Text block
____________

As part of the Prison Litigation Reform Act (“PLRA”), Congress mandated that “[n]o action shall be brought with respect to prison conditions under section 1983 of this title, or any other Federal law, by a prisoner confined in any jail, prison, or other correctional facility until such administrative remedies as are available are exhausted.” 42 U.S.C.§ 1997e(a). “However, the exhaustion requirement ‘is an affirmative defense,' not a pleading requirement.” Jones v. Bock, 549 U.S. 199, 216, 127 S.Ct. 910, 921, 166 L.Ed.2d 798 (2007) (quoted in Brooks v. Warden, 706 Fed.Appx. 965, 968 (11th Cir. 2017)). An “exhaustion defense should be raised in a motion to dismiss under Rule 12(b).” Bryant v. Rich, 530 F.3d 1368, 1374-75 (11th Cir. 2008) (quoted in Brooks, 706 Fed.Appx. at 968).

____________

Short problem 1
Quote, word for word, the lines of the listing from the one containing "Within the presented scene, which thing among" down to the one containing "(x=288, y=396) <", including both of those lines.

(Stored dataset items)
____________

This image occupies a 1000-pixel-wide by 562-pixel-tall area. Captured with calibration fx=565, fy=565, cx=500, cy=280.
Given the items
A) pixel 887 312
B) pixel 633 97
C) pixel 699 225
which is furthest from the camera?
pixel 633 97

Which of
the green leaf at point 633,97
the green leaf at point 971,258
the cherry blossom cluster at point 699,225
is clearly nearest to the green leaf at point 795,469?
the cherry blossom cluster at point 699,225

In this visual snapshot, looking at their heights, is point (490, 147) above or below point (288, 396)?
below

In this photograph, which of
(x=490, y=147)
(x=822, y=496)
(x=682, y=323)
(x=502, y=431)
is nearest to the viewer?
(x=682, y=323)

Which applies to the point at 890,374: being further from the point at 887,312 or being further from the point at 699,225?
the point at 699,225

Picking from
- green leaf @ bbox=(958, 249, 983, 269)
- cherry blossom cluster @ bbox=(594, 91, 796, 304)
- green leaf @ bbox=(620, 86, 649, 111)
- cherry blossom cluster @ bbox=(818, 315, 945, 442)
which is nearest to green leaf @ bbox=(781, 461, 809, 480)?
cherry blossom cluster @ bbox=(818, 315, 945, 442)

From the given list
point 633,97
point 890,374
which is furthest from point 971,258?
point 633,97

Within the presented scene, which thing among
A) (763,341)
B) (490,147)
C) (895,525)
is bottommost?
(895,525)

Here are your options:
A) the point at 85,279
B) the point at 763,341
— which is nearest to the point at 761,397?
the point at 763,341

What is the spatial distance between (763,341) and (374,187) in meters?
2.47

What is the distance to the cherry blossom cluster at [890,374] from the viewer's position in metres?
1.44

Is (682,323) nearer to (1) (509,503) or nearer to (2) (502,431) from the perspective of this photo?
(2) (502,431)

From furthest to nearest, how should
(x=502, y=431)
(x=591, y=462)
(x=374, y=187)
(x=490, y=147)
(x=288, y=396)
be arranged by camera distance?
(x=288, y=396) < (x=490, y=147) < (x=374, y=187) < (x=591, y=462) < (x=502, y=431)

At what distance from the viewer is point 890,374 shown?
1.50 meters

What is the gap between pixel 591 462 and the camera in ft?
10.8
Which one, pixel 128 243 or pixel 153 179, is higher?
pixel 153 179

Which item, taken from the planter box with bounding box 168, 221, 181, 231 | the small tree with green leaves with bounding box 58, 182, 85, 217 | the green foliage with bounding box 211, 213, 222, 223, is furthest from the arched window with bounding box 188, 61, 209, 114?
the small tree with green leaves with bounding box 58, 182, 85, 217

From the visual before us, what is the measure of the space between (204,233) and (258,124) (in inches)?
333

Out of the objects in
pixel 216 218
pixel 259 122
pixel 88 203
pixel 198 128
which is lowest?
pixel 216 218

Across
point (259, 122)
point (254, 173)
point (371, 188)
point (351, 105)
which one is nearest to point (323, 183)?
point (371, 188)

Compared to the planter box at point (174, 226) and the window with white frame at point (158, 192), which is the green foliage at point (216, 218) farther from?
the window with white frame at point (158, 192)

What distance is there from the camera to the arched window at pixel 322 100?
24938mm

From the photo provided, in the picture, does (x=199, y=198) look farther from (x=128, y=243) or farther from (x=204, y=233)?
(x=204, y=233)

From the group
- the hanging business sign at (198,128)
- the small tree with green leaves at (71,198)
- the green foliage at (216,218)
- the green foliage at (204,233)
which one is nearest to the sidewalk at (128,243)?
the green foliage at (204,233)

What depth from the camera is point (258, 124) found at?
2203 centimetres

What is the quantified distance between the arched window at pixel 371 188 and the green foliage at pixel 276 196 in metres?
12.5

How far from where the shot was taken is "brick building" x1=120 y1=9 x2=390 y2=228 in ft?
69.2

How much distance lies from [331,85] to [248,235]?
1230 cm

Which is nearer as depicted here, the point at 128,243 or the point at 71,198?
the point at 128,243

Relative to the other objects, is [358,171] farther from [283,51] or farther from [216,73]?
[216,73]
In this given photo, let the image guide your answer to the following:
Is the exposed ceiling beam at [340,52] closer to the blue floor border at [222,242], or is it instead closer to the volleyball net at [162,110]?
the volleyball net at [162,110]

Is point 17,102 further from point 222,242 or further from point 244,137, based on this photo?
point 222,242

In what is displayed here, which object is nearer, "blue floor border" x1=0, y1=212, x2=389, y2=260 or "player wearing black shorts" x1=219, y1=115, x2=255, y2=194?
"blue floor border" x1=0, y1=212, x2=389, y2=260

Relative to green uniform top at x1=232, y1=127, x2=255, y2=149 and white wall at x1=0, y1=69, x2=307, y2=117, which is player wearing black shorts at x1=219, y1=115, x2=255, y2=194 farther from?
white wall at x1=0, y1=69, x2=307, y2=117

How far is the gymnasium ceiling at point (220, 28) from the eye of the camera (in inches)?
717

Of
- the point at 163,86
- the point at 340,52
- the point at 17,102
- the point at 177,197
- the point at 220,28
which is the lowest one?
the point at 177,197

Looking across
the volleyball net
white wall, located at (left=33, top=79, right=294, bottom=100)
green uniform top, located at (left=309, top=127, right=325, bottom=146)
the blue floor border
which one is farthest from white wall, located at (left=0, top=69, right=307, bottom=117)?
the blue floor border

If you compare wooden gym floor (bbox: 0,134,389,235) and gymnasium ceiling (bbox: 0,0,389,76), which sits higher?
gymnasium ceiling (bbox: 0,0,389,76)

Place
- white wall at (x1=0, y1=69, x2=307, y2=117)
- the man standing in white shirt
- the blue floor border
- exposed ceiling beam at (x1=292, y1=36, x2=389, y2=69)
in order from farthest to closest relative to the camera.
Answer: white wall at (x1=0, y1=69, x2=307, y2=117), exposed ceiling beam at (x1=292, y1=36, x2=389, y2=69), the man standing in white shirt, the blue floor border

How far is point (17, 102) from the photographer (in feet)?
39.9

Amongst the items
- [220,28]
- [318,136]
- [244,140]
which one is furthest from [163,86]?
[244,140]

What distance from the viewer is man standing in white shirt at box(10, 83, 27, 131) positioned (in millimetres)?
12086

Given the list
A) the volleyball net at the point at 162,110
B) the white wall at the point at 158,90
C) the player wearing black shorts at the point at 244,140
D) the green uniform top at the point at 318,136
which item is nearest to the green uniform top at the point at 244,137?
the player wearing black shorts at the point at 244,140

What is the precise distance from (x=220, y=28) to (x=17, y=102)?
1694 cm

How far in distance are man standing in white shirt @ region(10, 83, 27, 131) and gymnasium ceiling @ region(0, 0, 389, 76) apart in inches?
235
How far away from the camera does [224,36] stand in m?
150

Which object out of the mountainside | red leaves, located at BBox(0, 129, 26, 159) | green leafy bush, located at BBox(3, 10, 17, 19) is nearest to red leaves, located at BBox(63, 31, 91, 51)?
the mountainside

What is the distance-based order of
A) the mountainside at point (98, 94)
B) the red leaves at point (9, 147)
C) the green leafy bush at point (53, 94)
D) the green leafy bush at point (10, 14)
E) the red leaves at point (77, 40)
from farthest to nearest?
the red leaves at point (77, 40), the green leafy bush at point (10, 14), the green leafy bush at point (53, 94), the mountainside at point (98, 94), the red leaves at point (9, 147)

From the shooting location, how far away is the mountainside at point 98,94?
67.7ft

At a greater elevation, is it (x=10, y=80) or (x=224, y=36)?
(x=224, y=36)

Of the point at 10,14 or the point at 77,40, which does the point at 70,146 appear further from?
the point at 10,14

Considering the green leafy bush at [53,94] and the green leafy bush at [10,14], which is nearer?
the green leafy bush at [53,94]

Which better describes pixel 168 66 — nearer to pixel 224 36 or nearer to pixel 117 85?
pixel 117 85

____________

Short problem 2
In two sentences, summarize the passage on the PLRA exhaustion requirement.

Worked solution 1
Within the presented scene, which thing among
A) (763,341)
B) (490,147)
C) (895,525)
is bottommost?
(895,525)

Here are your options:
A) the point at 85,279
B) the point at 763,341
— which is nearest to the point at 761,397?
the point at 763,341

What is the spatial distance between (763,341) and (374,187) in meters?
2.47

What is the distance to the cherry blossom cluster at [890,374] from the viewer's position in metres?
1.44

Is (682,323) nearer to (1) (509,503) or nearer to (2) (502,431) from the perspective of this photo?
(2) (502,431)

From furthest to nearest, how should
(x=502, y=431)
(x=591, y=462)
(x=374, y=187)
(x=490, y=147)
(x=288, y=396)
be arranged by camera distance?
(x=288, y=396) < (x=490, y=147) < (x=374, y=187) < (x=591, y=462) < (x=502, y=431)

Worked solution 2
Under the Prison Litigation Reform Act, a prisoner confined in a jail, prison, or other correctional facility may not bring an action about prison conditions under section 1983 or any other federal law until available administrative remedies are exhausted. This exhaustion requirement is an affirmative defense rather than a pleading requirement, and the defense should be raised in a motion to dismiss under Rule 12(b).